Sedatives and anxiolytics are used in sports like archery which require steady hands and accurate aim, and also to overcome excessive nervousness or discomfort for more dangerous sports. Diazepam, nicotine, and propranolol are common examples. Ethanol, the most commonly used substance by athletes, can be used for cardiovascular improvements though it has significant detrimental effects. Ethanol was formerly banned by WADA during performance for athletes performing in aeronautics, archery, automobile, karate, motorcycling, and powerboating but was taken off the ban list in 2017. It is detected by breath or blood testing. Cannabis is banned at all times for an athlete by WADA, though performance-enhancing effects have yet to be studied. Cannabis and nicotine are detected through urine analysis.

=== Blood boosters ===

Blood doping agents increase the oxygen-carrying capacity of blood beyond the individual's natural capacity. They are used in endurance sports like long-distance running, cycling, and Nordic skiing. Recombinant human erythropoietin (rhEPO) is one of the most widely known drugs in this class. The Athlete Biological Passport is the only indirect testing method for detection of blood doping.

==== Erythropoietin====

Erythropoietin, or EPO, is a hormone that helps increase the production of red blood cells which increases the delivery of oxygen to muscles. It is commonly used among endurance athletes such as cyclists. It functions by protecting red blood cells against destruction whilst simultaneously stimulating bone marrow cells to produce more red blood cells. Potential side effects include: dehydration and an increase in blood viscosity which could result in a pulmonary embolism or stroke. Per the WADA, it is a banned substance. Urine samples can be tested via electrophoresis, and blood samples via indirect markers.

=== Gene doping ===

Gene doping agents are a relatively recently described class of athletic performance-enhancing substances. These drug therapies, which involve viral vector-mediated gene transfer, are not known to currently be in use as of 2020.

=== Prohormones ===

Also known as anabolic steroid precursors, they promote lean body mass. Once in the body, these precursors are converted to testosterone and increase endogenous testosterone. The desired effects of steroid precursors however, are often not seen as they do not bind well to androgen receptors. Examples of prohormones include norandrostendione, androstenediol, and dehydroepiandrosterone (DHEA). These steroids have little desired effect compared to anabolic steroids, but have the same side effects. Androstenedione in 2005 became classified as a controlled substance by WADA, however DHEA can still be obtained legally as an over-the-counter nutritional supplement.

EXERCISE DATA:
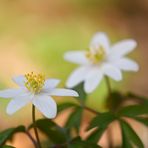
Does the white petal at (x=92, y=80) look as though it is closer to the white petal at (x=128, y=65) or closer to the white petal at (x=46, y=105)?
the white petal at (x=128, y=65)

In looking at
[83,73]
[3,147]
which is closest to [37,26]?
[83,73]

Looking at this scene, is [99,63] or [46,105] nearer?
[46,105]

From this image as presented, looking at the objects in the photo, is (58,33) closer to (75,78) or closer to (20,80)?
(75,78)

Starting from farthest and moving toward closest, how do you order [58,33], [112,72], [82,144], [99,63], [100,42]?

THINGS TO DO:
1. Translate this sentence from the passage on doping substances into Spanish: "Cannabis and nicotine are detected through urine analysis."
2. Extend the passage on doping substances, picking up right after its final sentence.
The listing has nothing to do with the passage on doping substances.

ANSWERS TO EACH TASK:
1. El cannabis y la nicotina se detectan mediante análisis de orina.

2.
== History ==
While the use of PEDs has expanded in recent times, the practice of using substances to improve performance has been around since the Ancient Olympic Games. In the Olympic Games of 668 BC, Charmis had consumed a diet consisting of dried figs which was thought, at the time, to be a significant factor in winning the 200-yard stade race. Ancient Greek athletes at the time also incorporated substances such as wine and brandy into their training routines. Stimulants derived from plants (e.g., Cola nitida, Bufotenin, etc.) were used by the Roman gladiators to overcome injuries and fatigue.

In the late 19th century as modern medicine and pharmacology were developing, PEDs saw an increase in use. Supplements were now exclusively being used to enhance muscular work capacity. The main substances being used included alcoholic drinks, caffeine, and mixtures created by the athletic trainers (e.g., strychnine tablets made of cocaine and brandy).

In the 20th century, testosterone was isolated and characterized by scientists. In 1941, the first record of synthesized testosterone use occurred when a horse was given testosterone which successfully improved its race performance. Sports trainers soon after began advocating for testosterone use. Images of bodybuilders with massive muscles began circulating which further perpetuated a desire among athletes to use testosterone. In 1967, the first prohibited substance list and anti-doping measures were implemented at the 1968 Olympics.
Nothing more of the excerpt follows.